El fraude bancario detectado en el 2003, provocó que el Banco Central emitiera RD$100,000 millones para rescatar a los depositantes y evitar una corrida bancaria. En esa ocasión se produjo una inflación del 60% y una devaluación del 100%.
Pero este alto costo se debió tan sólo a los RD$40,000 millones en que aumentó la emisión ese año, ya que concomitantemente, el Banco Central sacó de circulación unos RD$60,000 millones a través de la emisión de valores que se vendieron al público.
En consecuencia, quedó pospuesto para años futuros el costo de esos RD$60,000 millones, ya que esta es una deuda del Banco Central que al momento de honrarla producirá un aumento equivalente en la emisión y por tanto una inflación y devaluación de la moneda.

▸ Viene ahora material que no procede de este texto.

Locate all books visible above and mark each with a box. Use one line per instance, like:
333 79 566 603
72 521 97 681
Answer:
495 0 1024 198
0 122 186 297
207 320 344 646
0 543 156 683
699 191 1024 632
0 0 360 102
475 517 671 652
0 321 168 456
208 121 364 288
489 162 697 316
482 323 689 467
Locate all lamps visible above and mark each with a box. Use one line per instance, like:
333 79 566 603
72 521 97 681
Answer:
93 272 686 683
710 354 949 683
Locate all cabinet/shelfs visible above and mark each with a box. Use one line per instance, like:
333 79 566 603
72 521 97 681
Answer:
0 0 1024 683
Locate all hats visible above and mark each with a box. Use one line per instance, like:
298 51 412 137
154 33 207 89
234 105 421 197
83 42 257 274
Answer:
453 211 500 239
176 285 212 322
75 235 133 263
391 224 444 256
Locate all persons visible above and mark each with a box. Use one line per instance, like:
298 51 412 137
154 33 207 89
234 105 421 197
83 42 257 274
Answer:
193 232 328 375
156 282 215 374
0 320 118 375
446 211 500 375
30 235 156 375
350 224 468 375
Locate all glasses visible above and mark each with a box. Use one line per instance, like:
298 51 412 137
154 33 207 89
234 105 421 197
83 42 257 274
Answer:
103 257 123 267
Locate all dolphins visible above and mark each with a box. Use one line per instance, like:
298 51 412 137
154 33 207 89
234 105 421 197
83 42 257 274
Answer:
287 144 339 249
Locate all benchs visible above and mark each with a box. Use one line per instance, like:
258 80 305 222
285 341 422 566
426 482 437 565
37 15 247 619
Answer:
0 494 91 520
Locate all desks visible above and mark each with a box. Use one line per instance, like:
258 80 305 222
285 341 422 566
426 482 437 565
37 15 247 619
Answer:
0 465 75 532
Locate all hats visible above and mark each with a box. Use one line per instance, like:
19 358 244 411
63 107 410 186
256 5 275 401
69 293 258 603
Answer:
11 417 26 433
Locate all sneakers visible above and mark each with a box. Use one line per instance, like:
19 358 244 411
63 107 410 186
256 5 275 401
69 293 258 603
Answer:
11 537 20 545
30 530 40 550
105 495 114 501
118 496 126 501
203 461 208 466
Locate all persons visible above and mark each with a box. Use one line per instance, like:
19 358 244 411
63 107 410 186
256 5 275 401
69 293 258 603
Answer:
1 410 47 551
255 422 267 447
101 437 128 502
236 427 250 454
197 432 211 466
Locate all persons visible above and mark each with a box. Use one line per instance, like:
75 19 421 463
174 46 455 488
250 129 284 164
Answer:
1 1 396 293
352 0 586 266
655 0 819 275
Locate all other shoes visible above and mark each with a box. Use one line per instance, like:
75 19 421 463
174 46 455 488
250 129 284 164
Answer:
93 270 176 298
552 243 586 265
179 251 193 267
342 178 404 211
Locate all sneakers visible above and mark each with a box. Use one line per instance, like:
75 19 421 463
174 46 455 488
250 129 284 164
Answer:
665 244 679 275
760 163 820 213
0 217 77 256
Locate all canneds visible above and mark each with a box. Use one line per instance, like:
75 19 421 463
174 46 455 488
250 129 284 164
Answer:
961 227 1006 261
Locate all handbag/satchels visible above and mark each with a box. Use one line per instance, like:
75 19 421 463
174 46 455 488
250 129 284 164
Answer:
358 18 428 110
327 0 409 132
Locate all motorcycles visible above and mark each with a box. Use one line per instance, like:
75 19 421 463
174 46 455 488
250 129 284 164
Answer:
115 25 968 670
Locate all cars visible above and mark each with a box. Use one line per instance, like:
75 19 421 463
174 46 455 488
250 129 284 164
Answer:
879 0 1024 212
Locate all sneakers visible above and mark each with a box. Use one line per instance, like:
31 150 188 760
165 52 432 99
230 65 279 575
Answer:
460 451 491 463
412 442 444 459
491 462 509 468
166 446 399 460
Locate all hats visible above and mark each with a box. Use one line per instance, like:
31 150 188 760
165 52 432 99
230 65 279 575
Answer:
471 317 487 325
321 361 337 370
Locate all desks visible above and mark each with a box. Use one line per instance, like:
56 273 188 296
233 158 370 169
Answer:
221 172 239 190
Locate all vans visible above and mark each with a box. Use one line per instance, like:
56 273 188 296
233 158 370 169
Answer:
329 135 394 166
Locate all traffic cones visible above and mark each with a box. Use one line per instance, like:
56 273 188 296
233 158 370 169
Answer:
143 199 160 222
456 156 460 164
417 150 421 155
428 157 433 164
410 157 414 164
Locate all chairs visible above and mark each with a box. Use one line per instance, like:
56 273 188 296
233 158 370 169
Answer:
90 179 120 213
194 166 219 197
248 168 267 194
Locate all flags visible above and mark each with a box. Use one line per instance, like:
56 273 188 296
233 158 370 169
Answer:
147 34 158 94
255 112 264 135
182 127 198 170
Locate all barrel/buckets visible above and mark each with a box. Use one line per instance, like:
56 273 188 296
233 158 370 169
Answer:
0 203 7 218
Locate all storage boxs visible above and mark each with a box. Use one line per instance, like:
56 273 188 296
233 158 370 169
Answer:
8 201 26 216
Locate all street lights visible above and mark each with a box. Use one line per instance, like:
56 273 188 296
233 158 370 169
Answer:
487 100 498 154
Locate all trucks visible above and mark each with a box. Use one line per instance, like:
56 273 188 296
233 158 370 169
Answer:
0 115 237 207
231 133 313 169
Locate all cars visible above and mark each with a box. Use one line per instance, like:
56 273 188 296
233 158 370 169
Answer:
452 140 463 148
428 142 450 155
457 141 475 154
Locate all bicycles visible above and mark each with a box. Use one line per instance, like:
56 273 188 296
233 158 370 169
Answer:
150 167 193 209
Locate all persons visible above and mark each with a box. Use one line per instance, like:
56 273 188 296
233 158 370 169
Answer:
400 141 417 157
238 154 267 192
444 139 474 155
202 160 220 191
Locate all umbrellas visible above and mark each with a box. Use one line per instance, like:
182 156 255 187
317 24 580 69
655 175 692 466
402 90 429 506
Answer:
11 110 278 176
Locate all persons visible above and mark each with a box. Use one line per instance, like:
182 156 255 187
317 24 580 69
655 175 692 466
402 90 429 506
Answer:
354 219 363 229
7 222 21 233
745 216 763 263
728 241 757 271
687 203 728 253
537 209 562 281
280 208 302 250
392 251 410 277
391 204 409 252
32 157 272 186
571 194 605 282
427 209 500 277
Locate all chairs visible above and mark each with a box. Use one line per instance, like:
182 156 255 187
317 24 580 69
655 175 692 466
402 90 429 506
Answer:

Por esta razón, el Banco optó por seguir posponiendo la otra parte del costo del rescate bancario, para que se diluyera en el tiempo. Así, cada vez que el Banco Central emitía dinero para pagar los intereses que devengaban los valores en circulación, por otro lado retiraba una cantidad equivalente emitiendo nuevos valores. En el 2005 el stock de los valores emitidos por el Banco se incrementó en RD$29,400 millones, llegando a finales de ese año a unos RD$140,000 millones.
De ahí que las autoridades se dieron cuenta de que no podían seguir esta política indefinidamente y que por tanto el Gobierno tenía que salir en rescate del Banco. Por esta razón se aprobó en el 2006 la Ley de Recapitalización del Banco Central, mediante la cual el Gobierno se comprometió a emitir bonos que entregaría paulatinamente al Banco.
Esos bonos devengan intereses anuales, los cuales el Gobierno paga al Banco y así esa institución puede sacar de circulación dicha cantidad. Está previsto que esas emisiones de bonos del Gobierno llegarán eventualmente hasta RD$320,000 millones. En el primer año se emitieron RD$36,300 millones, en el segundo otros RD$18,900 millones y así sucesivamente. En la actualidad ya se han emitido RD$82,000 millones.
Para este año, el Gobierno tenía que entregar al Banco RD$14,500 millones por concepto de intereses, pero sólo consignó en el Presupuesto Nacional RD$4,000 millones, confiados en que el FMI lo permitiría.
Sin embargo, el FMI ha dicho que es necesario que se entregue la totalidad de los RD$14,500 millones, por lo que el Gobierno ha tenido que buscar a última hora los RD$10,500 restantes, para lo cual ha tenido que reducir otros gastos que tenía previsto.
Para el 2012 se tiene proyectado que el Gobierno le entregue al Banco RD$22,700 millones, para el 2013 otros RD$27,500 y así sucesivamente.
Los gobiernos tienen que entender que si no se hacen esos pagos oportunamente se corre peligro de que se desestabilice nuevamente la economía.
Esa es la pesada carga fiscal que tendremos que pagar por muchos años para poder mantener la estabilidad.